The collection of all subgradients of f at x is denoted as \(\partial f(x)\) and is called the subdifferential of f at x. If \(\partial f(x) \ne \emptyset \), then f is called subdifferentiable at x. Thus \(x \rightarrow \partial f(x)\) defines a set-valued mapping \(\partial f\) whose domain of definition is defined as

$$\begin{aligned} \text{ dom }(\partial f) := \{x \in \text{ dom }(f) : \partial f(x) \ne \emptyset \}. \end{aligned}$$

Given \(x\in \text{ dom }(\partial f)\) and \(\xi \in \partial f(x)\), the Bregman distance induced by f at x in the direction \(\xi \) is defined by

$$\begin{aligned} D_f^\xi ({\bar{x}}, x) := f({\bar{x}}) - f(x) - \langle \xi , {\bar{x}} - x\rangle , \quad \forall {\bar{x}} \in X \end{aligned}$$

which is always nonnegative.

For a proper function \(f : X\rightarrow (-\infty , \infty ]\), its Legendre–Fenchel conjugate is defined by

$$\begin{aligned} f^*(\xi ) := \sup _{x\in X} \{\langle \xi , x\rangle - f(x)\}, \quad \xi \in X^* \end{aligned}$$

which is a convex function taking values in \((-\infty , \infty ]\). According to the definition we immediately have the Fenchel–Young inequality

$$\begin{aligned} f^*(\xi ) + f(x) \ge \langle \xi , x\rangle \end{aligned}$$
(2.1)

for all \(x\in X\) and \(\xi \in X^*\). If \(f : X\rightarrow (-\infty , \infty ]\) is proper, lower semi-continuous and convex, \(f^*\) is also proper and

$$\begin{aligned} \xi \in \partial f(x) \Longleftrightarrow x\in \partial f^*(\xi ) \Longleftrightarrow f(x) + f^*(\xi ) = \langle \xi , x\rangle . \end{aligned}$$
(2.2)

We will use the following version of the Fenchel–Rockafellar duality formula (see [8,  Theorem 4.4.3]).

Proposition 2.1

Let X and Y be Banach spaces, let \(f : X \rightarrow (-\infty , \infty ]\) and \(g : Y \rightarrow (-\infty , \infty ]\) be proper, convex functions, and let \(A : X \rightarrow Y\) be a bounded linear operator. If there is \(x_0 \in dom (f)\) such that \(A x_0 \in dom (g)\) and g is continuous at \(A x_0\), then

$$\begin{aligned} \inf _{x\in X} \{f(x) + g(Ax)\} = \sup _{\eta \in Y^*} \{-f^*(A^*\eta ) - g^*(-\eta ) \}. \end{aligned}$$
(2.3)

A proper function \(f : X \rightarrow (-\infty , \infty ]\) is called strongly convex if there exists a constant \(\sigma >0\) such that

$$\begin{aligned} f(t{\bar{x}} + (1-t) x) + \sigma t(1-t) \Vert {\bar{x}} -x\Vert ^2 \le tf({\bar{x}}) + (1-t)f(x) \end{aligned}$$
(2.4)

Data below:
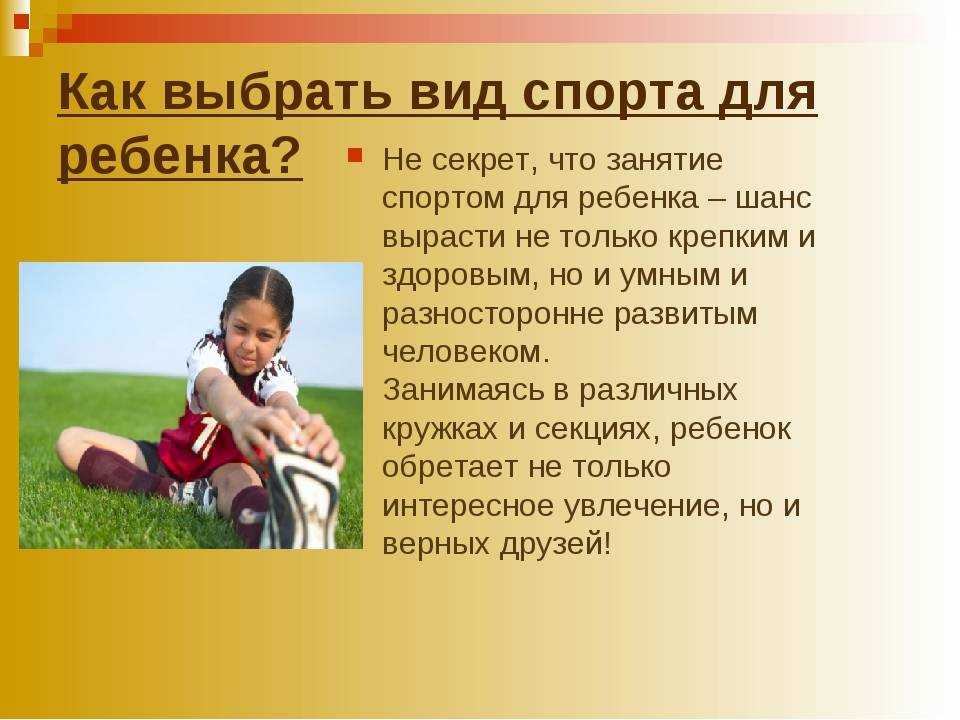 Как выбрать вид спорта для ребенка?

Не секрет, что занятие спортом для ребенка – шанс вырасти не только крепким и здоровым, но и умным и разносторонне развитым человеком.
Занимаясь в различных кружках и секциях, ребенок обретает не только интересное увлечение, но и верных друзей!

Problem statement: In the convex analysis text, what is the collection of all subgradients of f at x called?

Response for this exercise: The subdifferential of f at x.